• TEXT SECTION
----

Dr. Jorda: Yes. We have a really broad definition of trauma in terms of what brings a patient into our clinic. It often relates to a prior delivery, so either an obstetric emergency, like an operative vaginal delivery or an emergency C-section, a challenging maternal outcome, like postpartum hemorrhage, or having a prior history of trauma from medical care in their past.
Dr. Fox: Okay. And then after the initial visit with you guys, do you follow them? Is there sort of primary providers for the whole pregnancy, or do you function as consultants while they stay with their own doctor, or is both an option? How does that work?
Dr. Jorda: Yeah, we give patients both options. So if they are with a prenatal care provider that they really like, that they’ve established with and want to continue with them, we can do a one-time consult, and we try to come up with a really concise plan that anyone who’s taking care of the patient can access. So we identify what is something that didn’t go well or that they’d like to improve upon from their last delivery and identify anything that went well from their last delivery that they’d like to continue and really clarify what their goals are for this next delivery.
Dr. Fox: And then what if they want to stay with you entirely?
Dr. Jorda: Yes, some patients will want to stay with us entirely, and we will take them on as patients and follow them.
Dr. Fox: I’m just trying to get a sense. Is it mostly on the sort of mental health side, or is it mostly on the obstetrical side? Meaning when they talk about what happened last pregnancy and it was traumatic, and you mentioned let’s say a postpartum hemorrhage. Is most of what you’re doing, how do we prevent another hemorrhage, what’s your risk for a hemorrhage, a workup for a hemorrhage, those types of things versus you had a really difficult delivery and difficult experience, how are we going to make the next one a little bit better for you? Again, whether you hemorrhage or not. I’m just trying to get a sense. What part of it are you guys focusing on? Unless it’s both equally.
Dr. Jorda:Yeah,it can be a little bit of both. I often think of, “Gosh, if you had a postpartum hemorrhage, what can we do as obstetricians to stack the odds to minimize that chance of that happening? And I can’t 100% guarantee that that won’t happen again. But what can we do medically to improve those odds that that experience won’t happen again?” And then we also play devil’s advocate. So we say, “Okay, I know you don’t want to have a postpartum hemorrhage happen again, and we’re absolutely trying to minimize that risk for you, but what if it does happen again? How can we communicate better? What can we do moving forward?” And communication is often a hotspot for prior traumatic deliveries.

----

• ASSIGNMENT
In the interview, why does Dr. Jorda also "play devil's advocate" when planning with a patient who had a postpartum hemorrhage? Answer in one to three sentences. Answer from the interview text alone.

• DATASET RECORDS
----

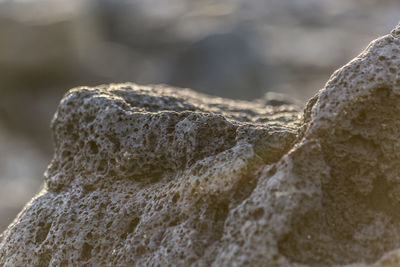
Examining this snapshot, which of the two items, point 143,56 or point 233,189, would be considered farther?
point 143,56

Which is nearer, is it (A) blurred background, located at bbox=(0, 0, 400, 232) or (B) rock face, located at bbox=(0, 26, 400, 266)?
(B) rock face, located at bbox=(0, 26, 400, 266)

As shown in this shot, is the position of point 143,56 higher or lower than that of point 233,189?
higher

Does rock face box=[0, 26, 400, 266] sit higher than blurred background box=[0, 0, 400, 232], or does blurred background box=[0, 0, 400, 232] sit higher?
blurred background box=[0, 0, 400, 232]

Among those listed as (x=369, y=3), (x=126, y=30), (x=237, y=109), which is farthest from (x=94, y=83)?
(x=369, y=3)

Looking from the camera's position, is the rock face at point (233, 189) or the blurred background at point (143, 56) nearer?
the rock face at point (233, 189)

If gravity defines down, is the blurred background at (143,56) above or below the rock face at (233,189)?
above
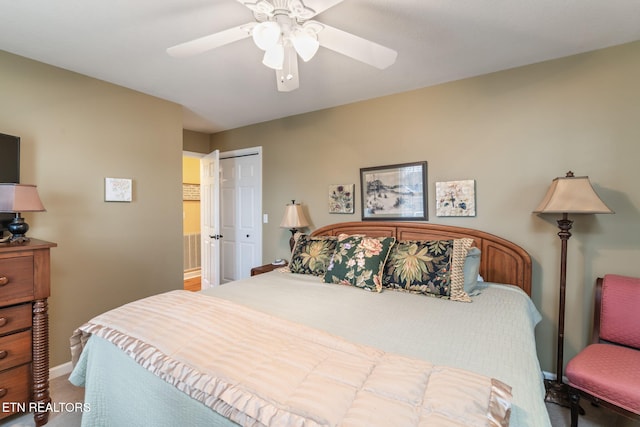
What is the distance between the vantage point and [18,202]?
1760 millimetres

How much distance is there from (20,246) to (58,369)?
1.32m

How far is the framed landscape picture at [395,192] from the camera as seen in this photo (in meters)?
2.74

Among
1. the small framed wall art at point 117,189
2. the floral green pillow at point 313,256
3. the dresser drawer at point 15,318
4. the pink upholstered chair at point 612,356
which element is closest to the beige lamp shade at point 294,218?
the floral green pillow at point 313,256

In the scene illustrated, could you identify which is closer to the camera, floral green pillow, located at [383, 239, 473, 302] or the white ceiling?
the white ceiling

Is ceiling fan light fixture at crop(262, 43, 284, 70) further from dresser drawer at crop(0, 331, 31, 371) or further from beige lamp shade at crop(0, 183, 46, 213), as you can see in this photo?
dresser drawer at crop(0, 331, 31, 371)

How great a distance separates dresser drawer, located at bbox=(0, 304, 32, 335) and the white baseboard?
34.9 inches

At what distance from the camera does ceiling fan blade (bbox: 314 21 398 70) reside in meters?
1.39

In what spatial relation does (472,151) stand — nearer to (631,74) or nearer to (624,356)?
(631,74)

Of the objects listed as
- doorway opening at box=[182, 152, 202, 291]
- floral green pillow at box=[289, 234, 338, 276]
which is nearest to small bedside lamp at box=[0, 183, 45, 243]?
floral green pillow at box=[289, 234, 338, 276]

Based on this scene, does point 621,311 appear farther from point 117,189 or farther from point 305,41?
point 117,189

----

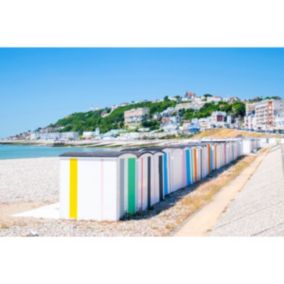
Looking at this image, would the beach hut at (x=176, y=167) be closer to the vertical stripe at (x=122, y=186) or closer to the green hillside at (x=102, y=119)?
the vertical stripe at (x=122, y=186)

----

• EXERCISE RESULT
She says she cannot guarantee 100% that a hemorrhage won't happen again, even with medical steps to lower the odds. So she also plans for the case where it does recur, asking how communication can be better, because communication is often a hotspot for prior traumatic deliveries.